• Passage to read
Start of Block

It is a ‘destination based’ indirect tax reform, which aims to remove barriers due to relatively convoluted tax structure among states and facilitate the creation of a single market. With the advent of the GST council, the government hinted at keeping 50 per cent of essential commodities out of the ambit of tax.
As per the recommendations of Chief Economic Advisor Arvind Subramanian’s panel, a three-rate tax structure with essential goods at 13 per cent, demerit goods at 40 per cent and remainder goods at 15-17 per cent should be made. The revenue-neutral tax rate is proposed to be pegged at 15-15.5 per cent. Till now, 17 Indian states have already ratified the GST bill.
Ostensibly, GST may push up the GDP numbers by approx 2 per cent. Nebulously, warranted growth owing to GST holds the perception that various sectors will have a positive impact. The exact development in the sectors can be seen only after the finalization of the GST rate, meanwhile the prospects seems to be resilient and thriving. The automotive segment is expected to grow at the back of a fall in prices due to implementation of GST. Similar perception is for FMCG, real estate, logistics segment, consumer durables among other sectors. The overall and long run impact of GST on different sectors is significantly ameliorating.
GST & RERA - Realty sector’s ray of hope
Real estate segment contributes around 7.8 per cent to the GDP of the nation. Presently, real estate sector has to pay multiple indirect taxes such as stamp duty, value added tax (VAT) and service tax. Although, stamp duty will be carried forward, VAT and service tax will be supplanted by the GST.
RERA or Real Estate Regulatory Act and GST are the two ends of a rope that propose to help the real estate sector scale new heights. Both the regulations aim to target different areas of real estate where RERA provides a regulatory framework for the sector, GST will expedite by ensuring competitive and hassle free business environment. Real estate sector is expected to gain profoundly from the implementation of GST. The tax structure is expected to act as a catalyst in expansion and panacea for its issues.
On one hand GST has been acclaimed by all and the RERA has gathered mixed reviews. The act is envisaged to be pro-buyers, which aims to safeguard the interest and investment of buyers. Although the act encompasses all the possible safeguard mechanism for the buyers, it may shoot the house prices up in the short run.
With a change in the policy regime by RERA, developers are set to face multiple financial impediments right from building to selling.

End of Block

• Material provided
Start of Block

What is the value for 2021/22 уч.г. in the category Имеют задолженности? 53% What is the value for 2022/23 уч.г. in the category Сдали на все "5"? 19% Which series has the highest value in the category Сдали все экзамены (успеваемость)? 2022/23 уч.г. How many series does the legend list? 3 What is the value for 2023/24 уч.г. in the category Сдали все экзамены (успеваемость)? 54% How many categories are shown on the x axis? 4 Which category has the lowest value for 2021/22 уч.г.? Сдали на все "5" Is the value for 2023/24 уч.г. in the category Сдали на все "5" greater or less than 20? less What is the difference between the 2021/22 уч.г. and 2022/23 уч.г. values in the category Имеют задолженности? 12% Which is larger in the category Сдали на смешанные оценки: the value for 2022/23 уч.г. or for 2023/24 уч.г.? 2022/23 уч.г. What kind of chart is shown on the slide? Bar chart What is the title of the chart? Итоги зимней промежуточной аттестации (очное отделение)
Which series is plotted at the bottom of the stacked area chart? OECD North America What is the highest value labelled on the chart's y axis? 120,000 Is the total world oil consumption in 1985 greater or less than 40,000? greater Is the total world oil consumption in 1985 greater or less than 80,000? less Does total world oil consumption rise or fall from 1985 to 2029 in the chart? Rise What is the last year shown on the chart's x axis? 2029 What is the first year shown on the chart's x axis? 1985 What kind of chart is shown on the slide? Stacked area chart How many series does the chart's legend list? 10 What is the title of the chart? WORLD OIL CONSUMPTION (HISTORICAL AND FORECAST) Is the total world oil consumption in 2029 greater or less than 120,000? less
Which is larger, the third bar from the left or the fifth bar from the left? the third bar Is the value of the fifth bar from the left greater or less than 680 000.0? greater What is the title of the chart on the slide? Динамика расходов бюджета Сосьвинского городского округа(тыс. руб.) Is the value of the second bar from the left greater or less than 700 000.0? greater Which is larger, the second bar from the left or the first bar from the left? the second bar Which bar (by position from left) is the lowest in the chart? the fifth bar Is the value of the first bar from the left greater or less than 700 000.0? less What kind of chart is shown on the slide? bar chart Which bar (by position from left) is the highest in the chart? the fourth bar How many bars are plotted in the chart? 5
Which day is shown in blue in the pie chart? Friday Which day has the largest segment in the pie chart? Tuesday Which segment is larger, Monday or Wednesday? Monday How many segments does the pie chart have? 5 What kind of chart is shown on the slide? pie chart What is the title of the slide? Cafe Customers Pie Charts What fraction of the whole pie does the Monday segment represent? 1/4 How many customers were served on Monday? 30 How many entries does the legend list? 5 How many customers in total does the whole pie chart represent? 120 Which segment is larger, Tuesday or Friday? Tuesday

End of Block

• Exercise set
[a] Which sectors does the passage on GST and the realty sector name as expected to see a positive effect from GST?
[b] Will you carry on the passage on GST and the realty sector from the point where it stops?

• Answers by task
[a]
- Automotive
- FMCG
- Real estate
- Logistics
- Consumer durables

[b]
For instance, developers need to submit in all the pertinent information such as sanction plans, carpet area, etc to the authority that strips off the power of pre-launches by the developers, which ex-ante RERA was a quintessential route for raising capital. This may push developers to resort for higher cost capital, thereby increasing the final unit value. Similarly, using carpet area instead of super-built up area for actual useable area will make the process more transparent however, the development cost for super-built up area may eventually load off on carpet area, making it exorbitant.
The paint industry, a complimentary industry to real estate, is exposed to a tax regime varying between 24-26% on an average. With the advent of GST, rates will apparently be pegged in the range of 17-19% which is going to be highly beneficial for consumers and also holds expediting repercussion effects on associated industry such as real estate.
Another segment that highly correlates with the real estate sector is the cement industry. GST is going to certainly benefit the latter industry, on the back of reduction in the tax rates from 27-32% currently to 18-20% post GST. This will further have a multiplier effect on the real estate segment.
GST Rate – The Game Changer
The real impact on unit value in the real estate will entirely depend upon the final rate of GST and how RERA works, not only for the buyers but for developers as well. The sector is expected to grow dramatically in the long run on the account of rationalization in tax compliance, greater transparency, stability, timely delivery system, and gains in complementary sectors such as cement, steel, BFSI, etc. The outcome of the act, for now will be determined by how much the cost for developers will be negatively impacted as it already seems beneficial for the buyers.
In the medium to long run, RERA and GST will have an invigorating and thriving effect on real estate, for both developers and buyers. However in the short run, RERA may create some turbulence due to continuous transitional and stringent policy measures for businesses.
GST – A catalyst for ease of doing business
In conclusion, simplification of taxation is one of the crucial ingredients of the ease of doing business as every potential investor looks at the taxation procedure of the prospective investment destination country. India though holds various strengths in terms of demography, demand and democracy but has been challenged by complications in the ease of doing business.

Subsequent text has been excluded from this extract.